10:30 am, commuter train to New York City: Before sitting next to me, a stranger set his briefcase down on the seat so that it flopped partway onto my lap. He didn’t move it until I looked at him balefully. Then he apologized and repositioned it. Once seated, he sipped from a styrofoam cup of coffee or chai latte or whatever, then placed the cup on the floor, continuing to reach down occasionally and sip again. I’m keeping an eye on the cup. My nice cloth backpack, also on the floor, will stink forever if the cup topples and the whatever spills.
By the way, I’m typing these words with this stranger inches away, and I have no fear that he will look. Only we writers are nosy enough to care what our train neighbors do.
He just pulled his Wall Street Journal out of its plastic sheath and stuffed the plastic wrap behind him into the crack between the seat bottom and the seat back. I am almost certainly getting off the train before he does, so I won’t see if he removes the plastic when he stands up, but I am willing to bet he won’t. Ditto for the styrofoam cup. Maybe I’ll find them on my return trip. Or maybe before I leave I’ll be crazy enough to tell him to take his trash with him.
A few other details, because I don’t want you mis-imagining: gray suit, pale blue-and-white striped shirt, blue-patterned tie, shiny black shoes, gray hair cut short, probably in his fifties, tall, fit. When he was speaking on his blackberry a minute ago, very terse, soft-spoken, thank heaven.
Later, back home, in my office, hour irrelevant: I did get off the train before the stranger, and I issued no warnings. But there was a morning when I scolded someone. It’s a little embarrassing.

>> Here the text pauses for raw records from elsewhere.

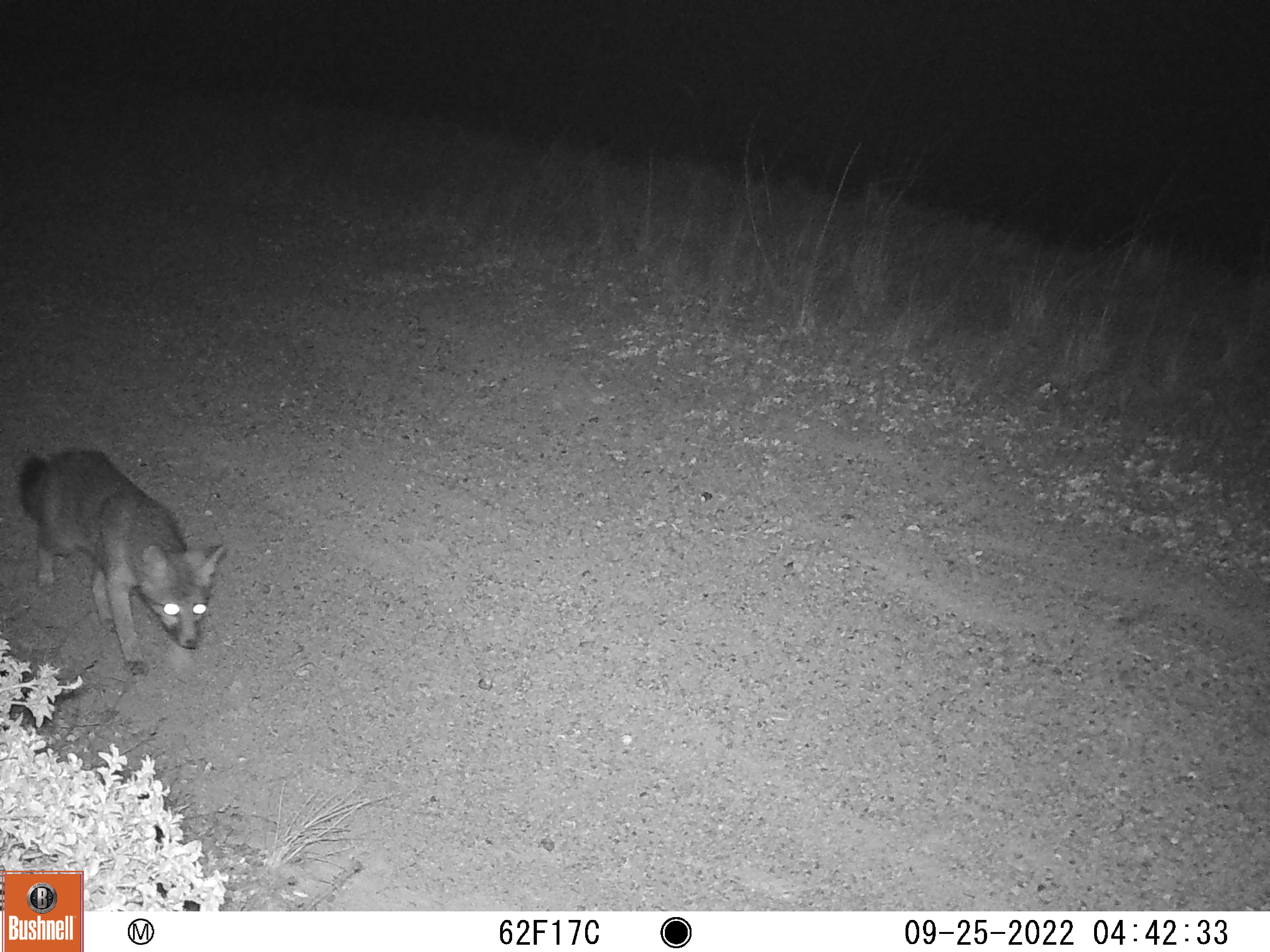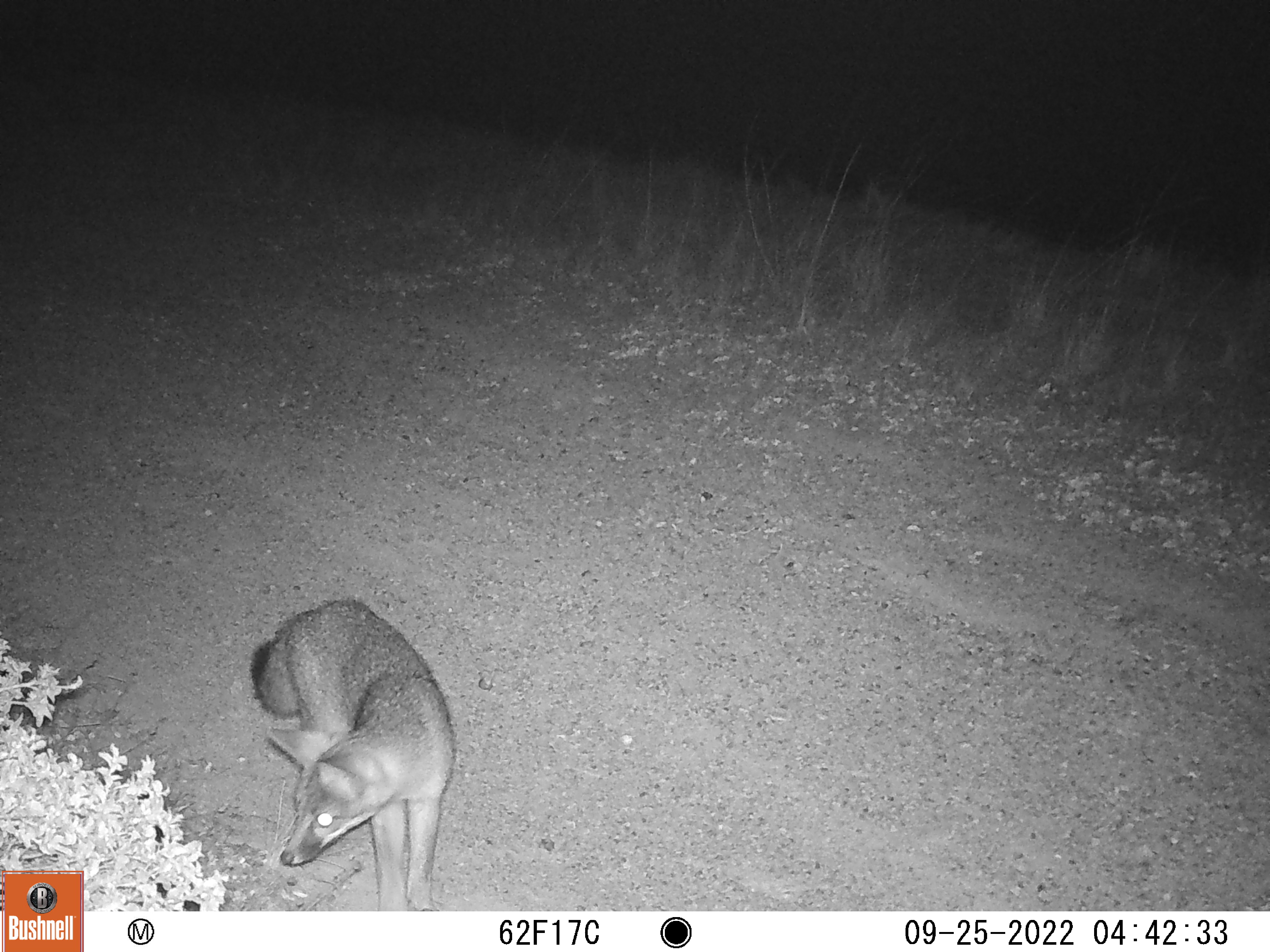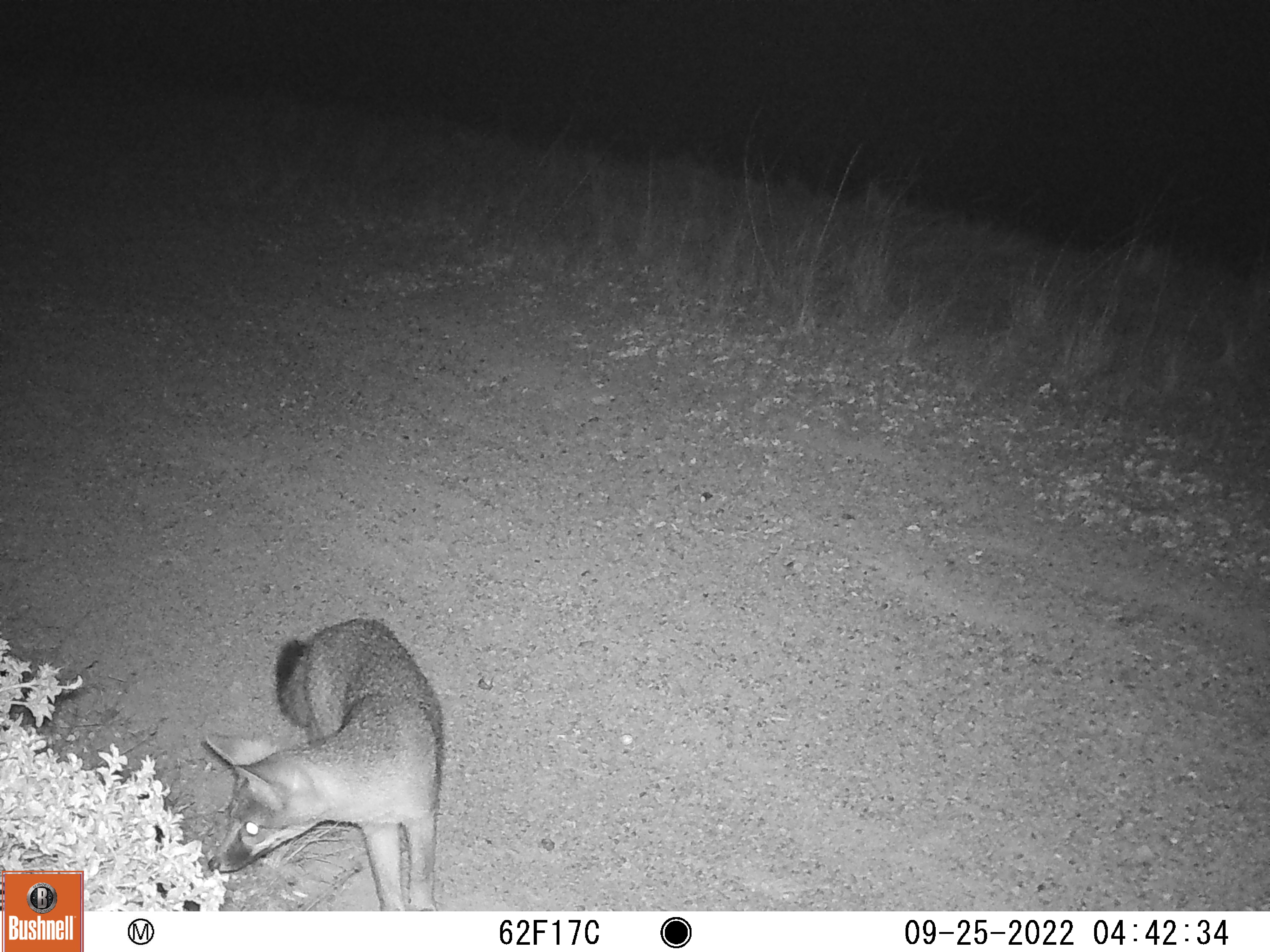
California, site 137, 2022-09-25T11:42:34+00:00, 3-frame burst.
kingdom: Animalia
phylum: Chordata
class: Mammalia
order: Carnivora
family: Canidae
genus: Urocyon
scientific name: Urocyon cinereoargenteus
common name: gray fox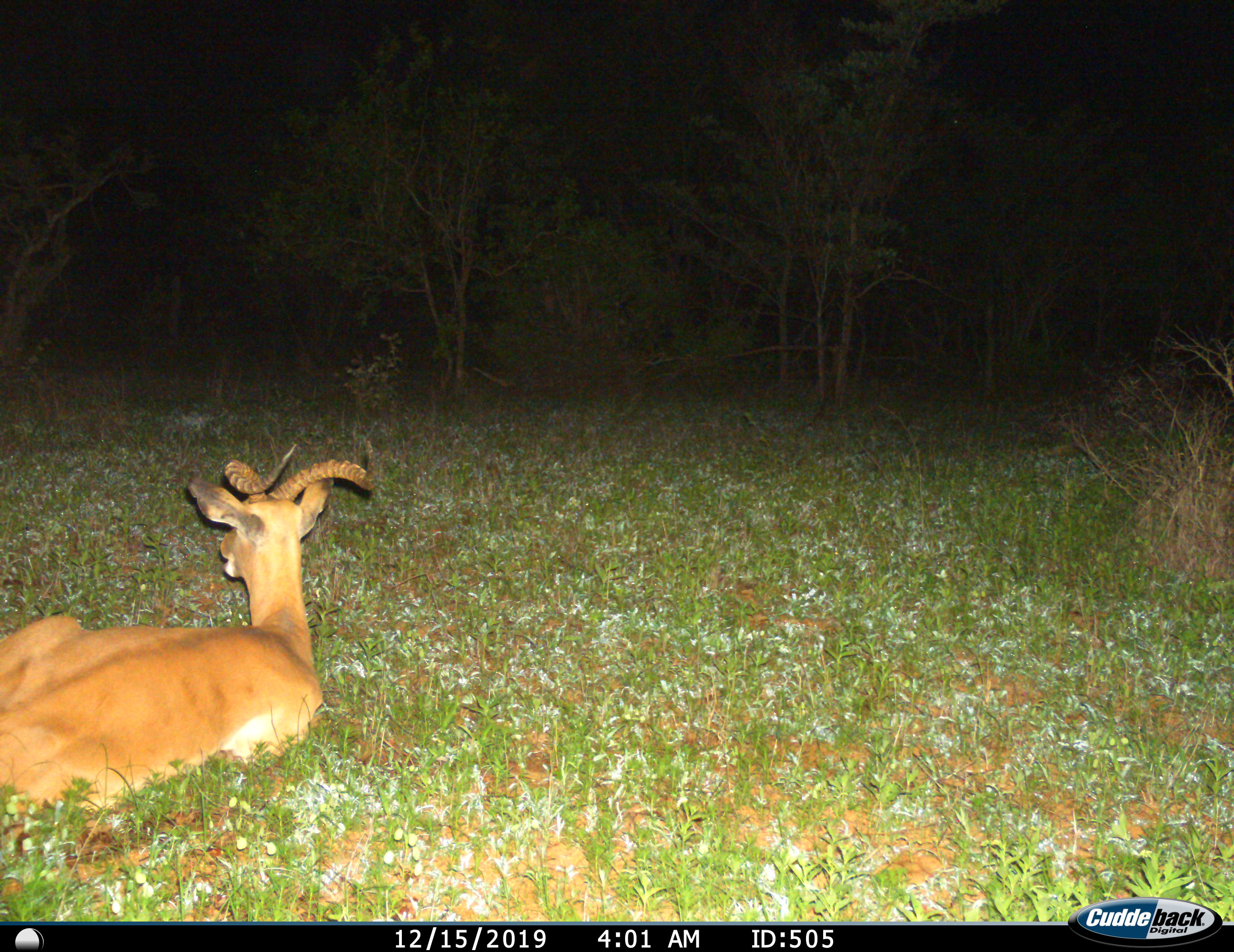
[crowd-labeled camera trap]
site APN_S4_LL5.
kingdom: Animalia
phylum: Chordata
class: Mammalia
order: Artiodactyla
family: Bovidae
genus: Aepyceros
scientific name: Aepyceros melampus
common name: impala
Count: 1.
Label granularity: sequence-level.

My routine when I take the train is to meditate and then to write, but often I fall asleep – especially delicious, the sleep that follows meditation. I was snoozing happily one day, when two men approached my seat. Through my fog, I heard them discussing, loudly, where to sit. (The train wasn’t crowded.) They decided to put themselves across the aisle from each other so that, they said, their legs wouldn’t be cramped. One sat next to me, I suppose because I’m too small to cramp anybody’s anything. For a few minutes the two exchanged loud pleasantries then lapsed into silence, which did me no good since I was wide awake.
I was absurdly angry but too cowardly to want an extended argument, so I waited till my stop came to tell the man next to me that he’d been rude and explain why. His response was that I should do my sleeping in bed at night. No remorse. No apology. And maybe he was right.
The point, of course, is character development. I could invent the lives of these three men. I could put them together and see how they rub against one another. (They just happened to be men, no special significance.)
While walking through New York City today I saw a man (male again) in a business suit and a cotton billed cap. What was up with a suit and a cap? I can speculate: Maybe he has 365 hats, all in different styles, and wears a fresh one every day. He throws each one away at night because by now it’s (ta da) old hat.
But if he’d sat next to me on the train I would have had more fodder for my guessing. People in close quarters tend to reveal themselves. On the train they talk on cell phones, ease out of shoes that pinch, play solitaire on their computers, leaf through magazines or read serious novels, and occasionally start an actual conversation.
So you might try cramming your characters together – in an elevator, a closet, a bank vault – and seeing how they react. You don’t have to work this into your story; you can do it on the side. A character who’s been holding out on you might reveal her inner nature if she’s trapped with three strangers in the back of a truck.
In my train anecdotes I was a character too. Coffee-or-tea man this morning could have been deducing about me too. What would he have learned (without reading from my laptop)? He could have seen without reading that I was writing prose, not making entries onto a spreadsheet, that I wore jeans rather than business attire, even that I think ahead, because I took out my subway Metrocard before leaving the train.
Watch yourself from the outside for a day. Spy on yourself just as you may spy on other people. What are your characteristic behaviors? Our own personality leaks into our fictional characters no matter what we do, but this time make it conscious. Deliberately give a character a characteristic that belongs to you. Put her into a confined place and use that characteristic to get her into trouble.
Have fun, and save what you write!
Kimberly says:
Gail, thank you for letting us ride the train with you and through your process of coming up with characters. Fascinating!
Deanna H. says:
Ooooh, I love this post! I always feel like the people I'm spying on will look over and read what I'm writing. I need to be more brave about that.
Wonderwegian says:
Wonderful- thanks!
gailcarsonlevine says:
Hi, Kimberly, Thanks for the post, you who are the master of characterization!